Rabu, 07 Mei 2008

Pengorbanan "Pahlawan Devisa"

Kamis, 8 Mei 2008 | 01:19 WIB

Tangis bayi tiba-tiba menyeruak dalam sebuah pertemuan di Gedung Kedutaan Besar Republik Indonesia di Kuwait, Kamis (1/5) malam. Semula sang bayi tidak menangis karena merasa nyaman meskipun berada di antara kerumunan sekitar 150 tenaga kerja wanita yang kini ditampung di Gedung KBRI di Kuwait.

Namun, begitu mendengar suara orang berbicara melalui pengeras suara, bayi itu menangis kencang sehingga ibunya, yang juga TKW, terpaksa membawa anaknya keluar ruangan.

Si ibu tetap berusaha sumringah saat membawa anaknya yang masih balita itu keluar ruangan pertemuan. Sementara itu, Katem binti Karti, TKW lainnya, tetapi tidak bisa ikut dalam pertemuan tersebut karena masih sakit setelah berusaha melarikan diri dari rumah majikannya dengan cara meloncat dari lantai tujuh.

Para TKW di Kuwait umumnya bekerja sebagai pembantu rumah tangga. Menurut Atase Tenaga Kerja KBRI di Kuwait, R Wisantoro, sebagian besar persoalan TKW karena gaji mereka tidak dibayar dan adanya perlakuan kasar dari majikan.

Bahkan, tidak jarang di antara majikan itu ada yang melakukan pelecehan seksual hingga pemerkosaan. Oleh karena itu, Gedung KBRI yang beralamat di Keifan, Blok 6 Al Andalus Nomor 29, Kuwait, menjadi tempat tujuan para TKW untuk melarikan diri dari majikan mereka.

Sumaryati (31), TKW asal Kampung Bakung, Kabupaten Pandeglang, Banten, terpaksa melarikan diri dari tempat kerjanya karena majikan dia pernah berusaha memperkosanya. ”Takut saya. Makanya, waktu mereka (majikan) masih pada tidur, pagi-pagi saya kabur. Saya kapok kerja di Kuwait,” katanya dalam nada tegas. Ia digaji 40 dinar Kuwait (KD) atau Rp 1,36 juta (1 KD = Rp 34.000) per bulan.

Dia terpaksa pulang dengan perasaan perih karena impian untuk mendapatkan gaji besar di Kuwait tidak bisa berlangsung lama, hanya enam bulan. Padahal, sepeninggal suaminya empat tahun lalu, Sumaryati harus menghidupi kedua anaknya yang masih kecil di kampung yang kini tinggal bersama neneknya.

▶ _Catatan pertanyaan spasial_
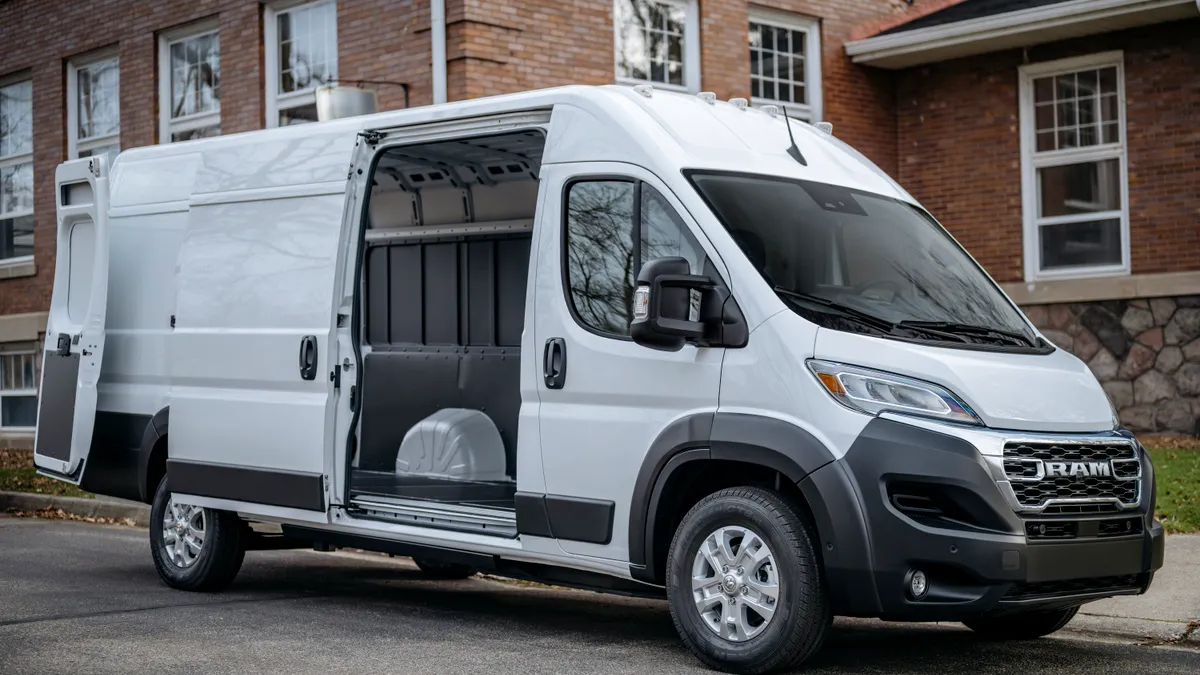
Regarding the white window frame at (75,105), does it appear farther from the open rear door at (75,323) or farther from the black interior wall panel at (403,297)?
the black interior wall panel at (403,297)

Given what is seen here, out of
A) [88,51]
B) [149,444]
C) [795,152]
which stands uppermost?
[88,51]

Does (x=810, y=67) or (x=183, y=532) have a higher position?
(x=810, y=67)

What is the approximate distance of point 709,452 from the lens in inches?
250

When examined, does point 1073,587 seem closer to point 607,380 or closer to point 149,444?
point 607,380

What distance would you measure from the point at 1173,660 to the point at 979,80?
12005mm

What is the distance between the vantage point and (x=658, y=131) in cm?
683

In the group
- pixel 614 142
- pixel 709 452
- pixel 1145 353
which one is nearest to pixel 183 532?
pixel 614 142

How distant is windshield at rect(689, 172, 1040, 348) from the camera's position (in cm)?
637

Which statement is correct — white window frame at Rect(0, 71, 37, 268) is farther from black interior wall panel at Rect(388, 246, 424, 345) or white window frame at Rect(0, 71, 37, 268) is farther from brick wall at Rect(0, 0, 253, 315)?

▶ _Yang Diharapkan_
Sambung kembali berita tentang para TKW di Kuwait, mulai tepat setelah kalimat terakhirnya.

▶ _Jawaban Latihan_
Cerita para TKW yang berusaha melarikan diri dari majikan mereka sungguh sangat memilukan karena tak semua TKW bisa melarikan diri dengan mudah. Para TKW tidak bisa melarikan diri karena majikan mereka sering mengunci rapat-rapat pintu rumah untuk mencegah pembantunya kabur. Yang paling mengenaskan adalah pengalaman yang diderita Katem binti Karti. Sampai sekarang tulang belakangnya sakit parah.

”Kebetulan saya yang pertama merawat ketika pertama kali dia dibawa ke rumah sakit milik Pemerintah Kuwait,” kata Suprianto (37), perawat yang bekerja di rumah sakit. Dia juga adalah Ketua Perhimpunan Masyarakat Indonesia di Kuwait dan Bahrain (Perkibar), yang antara lain mengurus persoalan TKW.

”Pahlawan Devisa” itu datang ke Kuwait untuk mengadu nasib dengan berbekal dokumen resmi. Namun, karena melarikan diri, status mereka seolah- olah menjadi TKW ilegal karena paspor dan surat-surat lainnya dipegang oleh para majikan.

Memang tidak semua majikan di Kuwait mengerikan dan berlaku kasar kepada para pembantunya dari Indonesia. Sumaryati memang pernah akan diperkosa oleh majikan laki-lakinya, tetapi tuntutan dia untuk pulang ke Indonesia sudah dipenuhi majikan perempuannya.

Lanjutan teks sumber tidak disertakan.